## Required task A
From the passage on roleplaying-game peeves below, list everything the writer says a player should bring to the game.
## Required task B
In the passage on roleplaying-game peeves below, what change to the new D&D character sheet did the article the writer read make a fuss about?
## Required task C
Using the passage on roleplaying-game peeves below, explain why the writer calls the obsession with D&D's downfall comical.

## Passage
• • •

2. People who don’t do their homework
This is actually my #1 long term peeve and one that I am growing increasingly intolerant of in my old age. If you are required to do a tiny wee bit of thinking or planning between sessions, and then expect everyone to wait while you do it at the start of the session, you are just being a tool. Level up your character, sort out your aspects, choose your spells, make your experience roll – whatever is needed, and then come to the game with a good, readable character sheet, the dice you need, a pencil, an understanding of any rules pertaining to your character, and a load of great ideas for the game. This is, in my opinion, the LEAST you should be doing. Because you know who doesn’t just drop everything and pick it up again at the start of the next session? The GM. And don’t give me that people have busy lives and can’t find the time to do this – no-one’s so busy that they cannot find 10 minutes in two weeks to choose a new spell. Pull the other one…
3. The RPG Click Bait News Industry
It would be most gratifying if the RPG news sites could just be better at their job. But they are not, and many RPG news places are filled with grinding article factories that just fill the internet with absolute nonsense. Today I read an article that was getting all pearl clutching because the new D&D character sheet gathers the skills next to the related statistics, rather than in an alphabetical list. It went on for paragraph after paragraph, debating with itself about whether this was better for experienced players, but bad for new players. It’s the same energy as the people who said that Daggerheart was too maths heavy (this is me, laughing in 1980s FGU games), that the colour of a book cover is an abandonment of some ancient publishing tradition, or that a product has been ‘slated’ because one person on Twitter didn’t like it. It’s exhausting trying to filter the real news from the miasma of bullshit. Of course, RPGs are by no means the only hobby to face this – anyone who is a fan of football will no doubt be able to decipher headlines like ‘£25 million Newcastle player speaks out on possible £120k a week transfer target for old club’ with aplomb.
4. Dungeons and Dragons: The Obsession
Adjacent to the last one is the absolute obsession that people have with D&D, and its downfall. It’s comical because of the absolute lack of any internal consistency. For example, News – WotC lay off some staff? Reaction – let’s boycott D&D! Outcome – sales plummet, hurrah! Consequence? More staff are laid off… oops.
We have lived for DECADES with the death of roleplaying being constantly trailed on whatever communications medium was popular at the time, but just now, we have a burgeoning hobby thanks in no small part to the success of D&D. However, we cannot have success that crushes small press growth (looks at UK Games Expo this year and winces at the numbers…) or keeps people locked into the D&D bubble (because no one in history has ever branched out have they? Oh no, never) or is controlled by capitalist profiteers of evil corporations (if you think you’re winning the war against capitalism by getting someone to buy a pretend-elf game off itch.io then you need help, my friend…) or is becoming too ‘woke’ and needs to be protected (seriously, no one wants your protection, you asshats)

• • •

## Material shown
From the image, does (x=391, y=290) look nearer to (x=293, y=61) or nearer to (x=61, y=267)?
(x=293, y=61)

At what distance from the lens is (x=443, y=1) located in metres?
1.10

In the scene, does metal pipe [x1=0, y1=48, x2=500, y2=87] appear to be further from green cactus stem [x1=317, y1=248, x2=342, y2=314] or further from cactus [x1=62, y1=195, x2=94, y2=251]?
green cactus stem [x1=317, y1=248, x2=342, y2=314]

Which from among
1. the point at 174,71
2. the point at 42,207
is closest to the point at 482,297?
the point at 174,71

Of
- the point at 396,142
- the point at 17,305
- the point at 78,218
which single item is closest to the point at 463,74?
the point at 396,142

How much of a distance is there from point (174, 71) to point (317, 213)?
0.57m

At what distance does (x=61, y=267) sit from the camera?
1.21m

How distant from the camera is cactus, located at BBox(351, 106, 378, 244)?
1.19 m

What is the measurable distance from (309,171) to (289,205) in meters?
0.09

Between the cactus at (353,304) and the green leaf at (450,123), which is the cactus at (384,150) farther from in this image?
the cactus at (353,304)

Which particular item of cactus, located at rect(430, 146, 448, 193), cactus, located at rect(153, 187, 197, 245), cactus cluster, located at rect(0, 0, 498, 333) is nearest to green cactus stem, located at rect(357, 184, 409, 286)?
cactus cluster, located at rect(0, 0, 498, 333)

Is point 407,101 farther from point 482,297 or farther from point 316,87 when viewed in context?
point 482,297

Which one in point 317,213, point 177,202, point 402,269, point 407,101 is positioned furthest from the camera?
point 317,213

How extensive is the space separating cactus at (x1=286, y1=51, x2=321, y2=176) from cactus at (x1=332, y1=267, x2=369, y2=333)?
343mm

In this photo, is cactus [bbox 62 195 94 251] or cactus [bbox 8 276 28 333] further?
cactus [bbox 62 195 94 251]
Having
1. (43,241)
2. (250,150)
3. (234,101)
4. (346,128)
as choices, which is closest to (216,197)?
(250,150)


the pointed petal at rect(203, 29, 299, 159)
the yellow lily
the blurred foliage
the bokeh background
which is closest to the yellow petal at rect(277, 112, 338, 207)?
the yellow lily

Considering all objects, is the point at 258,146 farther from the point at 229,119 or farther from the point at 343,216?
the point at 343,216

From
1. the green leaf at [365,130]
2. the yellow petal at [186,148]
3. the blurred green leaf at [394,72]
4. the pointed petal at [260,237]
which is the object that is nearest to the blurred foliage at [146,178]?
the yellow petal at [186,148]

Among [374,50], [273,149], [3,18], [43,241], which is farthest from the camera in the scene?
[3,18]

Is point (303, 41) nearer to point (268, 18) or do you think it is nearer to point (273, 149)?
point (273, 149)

• • •

## Task result A
- A good, readable character sheet
- The dice you need
- A pencil
- An understanding of any rules pertaining to your character
- A load of great ideas for the game

## Task result B
The sheet gathers the skills next to the related statistics instead of putting them in an alphabetical list.

## Task result C
The writer finds it comical because it has no internal consistency. When WotC lays off some staff, people react by boycotting D&D and cheering as sales plummet, and the result is that more staff get laid off.